Plaintiff argues that these actions together constituted a course of oppressive conduct and that defendants breached their fiduciary duties to him by freezing him out of all participation in the corporation and depriving him of all of the benefits of being a stockholder. ORS 60.661(2)(b) provides that a court may dissolve a corporation when the directors or those in control "have acted, are acting or will act in a manner that is illegal, oppressive, or fraudulent[.]" Although there is not, and probably cannot be, a definitive definition of oppressive conduct under the statute, at least in a closely held corporation conduct that violates the majority's fiduciary duties to the minority is likely to be oppressive. See Baker v. Commercial Body Builders, 264 Or 614, 628-29, 507 P2d 387 (1973) (discussing former ORS 57.595, the predecessor statute to ORS 60.661); Tifft v. Stevens, 162 Or App 62, 77-78, 987 P2d 1 (1999). Cases that discuss either oppressive conduct or the majority's fiduciary duties are, thus, relevant to this question.
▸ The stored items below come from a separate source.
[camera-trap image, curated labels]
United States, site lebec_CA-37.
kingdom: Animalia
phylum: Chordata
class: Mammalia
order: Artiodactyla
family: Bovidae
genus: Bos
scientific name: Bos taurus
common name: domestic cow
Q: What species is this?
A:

A number of cases make it clear that when
"the majority shareholders of a closely held corporation use their control over the corporation to their own advantage and exclude the minority from the benefits of participating in the corporation, [in the absence of] a legitimate business purpose, the actions constitute a breach of their fiduciary duties of loyalty, good faith and fair dealing."
Noakes v. Schoenborn, 116 Or App 464, 472, 841 P2d 682 (1992). A finding that the majority shareholders have engaged in oppressive conduct under ORS 60.661 permits the court either to order a dissolution of the corporation or to award lesser appropriate relief, including requiring the majority to buy out the minority's interest at a price that the court fixes. See Baker, 264 Or at 631-32. Because many things can constitute oppressive conduct or a breach of fiduciary duties, what matters is not so much matching the specific facts of one case to those of another but examining the pattern and intent of the majority and the effect on the minority of those specific facts. See Chiles v. Robertson, 94 Or App 604, 767 P2d 903, on recons 96 Or App 658, 774 P2d 500, rev den 308 Or 592 (1989) (the majority is more likely to fulfill its duties by acting with a fiduciary attitude than by trying to follow specific rules).
The facts of this case show a classic squeeze-out. The events fit into several of the categories that F. Hodge O'Neal describes in his pioneering treatise, F. Hodge O'Neal and Robert B. Thompson, O'Neal's Oppression of Minority Shareholders (2d ed 1999). (12) Defendants withheld dividends and other benefits from plaintiff while preserving benefits for themselves.
"The withholding of dividends or other return on one's participation in a business enterprise is an essential part of most squeeze-out efforts. * * *
"* * * [W]itholding dividends can be especially devastating in an S corporation as all corporate income is passed through to the shareholders for tax purposes and shareholders are required to pay taxes on that income, but if no dividends are declared, the shareholders will have no cash from the enterprise with which to pay those taxes."